Mr Ritter is rare in the extent of his depravity: he saw the horror close up and opted to turn his back. But in the interests of "peace" many others in the transnational elites did the same from a safe distance. It's too late for them to claim that the stuff they covered up now needs a full airing in an international court.

So keep the jet-set out. I can't put it any better than the Iraqi Foreign Minister, Hoshyar Zebari, in his magnificent performance before the UN Security Council.

"One year ago," he told the bespoke apologists for his country's tyrant, "this Security Council was divided between those who wanted to appease Saddam Hussein and those who wanted to hold him accountable.

"The United Nations as an organisation failed to help rescue the Iraqi people from a murderous tyranny that lasted over 35 years, and today we are unearthing thousands of victims in horrifying testament to that failure."

As for those who dismiss the present Iraqi leadership, "I'd like to remind you that the Governing Council is the most representative and democratic governing body in the region."

Kofi Annan didn't take kindly to this impertinence. "Now is not the time to pin blame and point fingers," he said, i.e. pin blame on and point fingers at him and his pals.

But why not? Things are going relatively swimmingly in Iraq since the UN and the NGOs hightailed it out of town in late summer, and the only reason anyone's bothering to point fingers at Kofi is that he keeps trying to butt back in. The proper response to anything the Secretary-General says ought to be: "Are you still here?"

So any trial needs to take place in Iraq.

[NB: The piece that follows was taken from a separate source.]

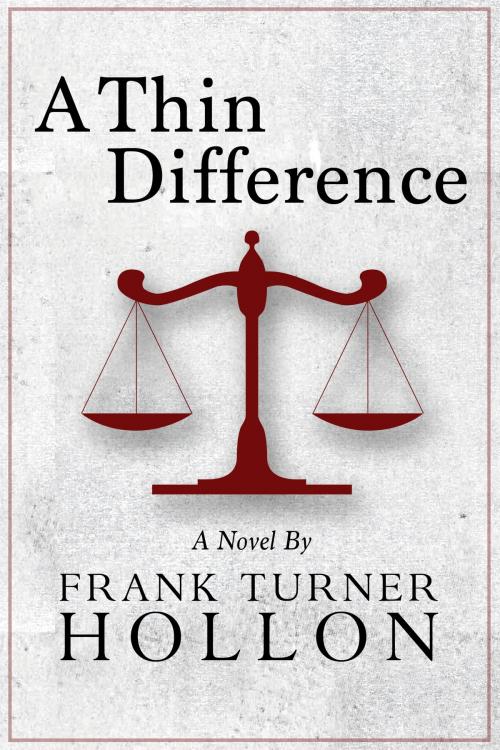 Cover of the book A Thin Difference by Frank Turner Hollon, Dzanc Books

True, there's a lack of Iraqi judges: the party officials who fulfilled that function under Saddam are out of the question, and any surviving justices from the pre-Baath days would have to be spry octogenarians who were appointed to the bench when they were barely out of law school.

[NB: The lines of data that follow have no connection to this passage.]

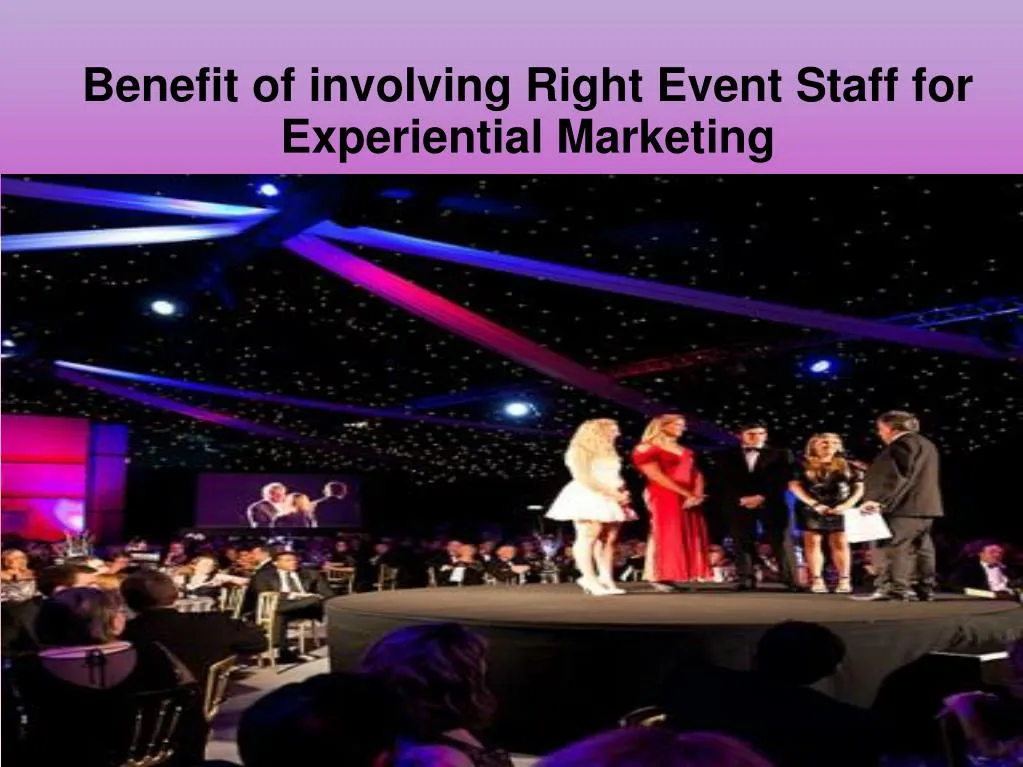 benefit of involving right event staff for experiential marketing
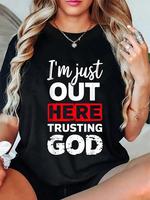 100% Cotton I’m Just Out Here Trusting God Christian Religious T-Shirt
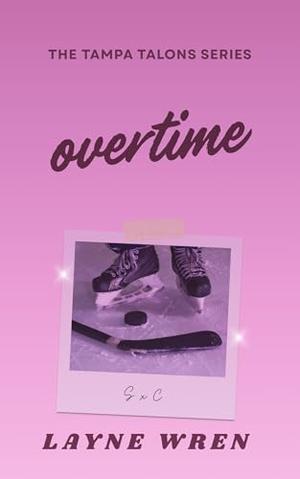 Overtime by Layne Wren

Nevertheless, someone managed to turn up 35 exiled Iraqi judges to attend a conference in Washington last spring, and perhaps there are Baghdad law students who left their homeland and became barristers elsewhere.

I'd be in favour of a panel of, say, four Iraqi judges presided over by an eminent coalition chappie, perhaps US Chief Justice Rehnquist or, perhaps less controversially, a chief justice from an Australian state.

His function would be similar to that fulfilled by Rehnquist at the Clinton impeachment trial in the Senate: he'd preside and provide guidance and hear objections, but the vote to fry Saddam would be taken by the Iraqi judges.

As for the legal niceties, unless - as happened in Gustav Husak's Czechoslovakia - a dictator is canny enough to negotiate a transition to democracy, his subsequent trial will inevitably be as much about politics as justice.

As Chris Stephen pointed out in these pages a week ago, in between agonising over this and that legal nicety, with Milosevic the prosecution has spent two years making its case, he'll get two years to respond, then there'll be appeals, and judgment, if it ever comes, will have been deferred a decade.

That suits the successor government in Belgrade, which shunted Slobo off to The Hague, not for any high-minded concerns about "legitimacy" but because they wanted to avoid the political problems of trying a still relatively popular figure.

Saddam, sadly, cannot make the same claim, at least outside the Greater Tikrit city limits. But, even if he could, letting him swank around like Slobo in a 10-year dinner-theatre run of Perry Mason is nothing to do with justice.

To allow the transnational jet set to reclaim Saddam would be to reward them for their indifference to Iraqi suffering. Let's get on with it in Baghdad.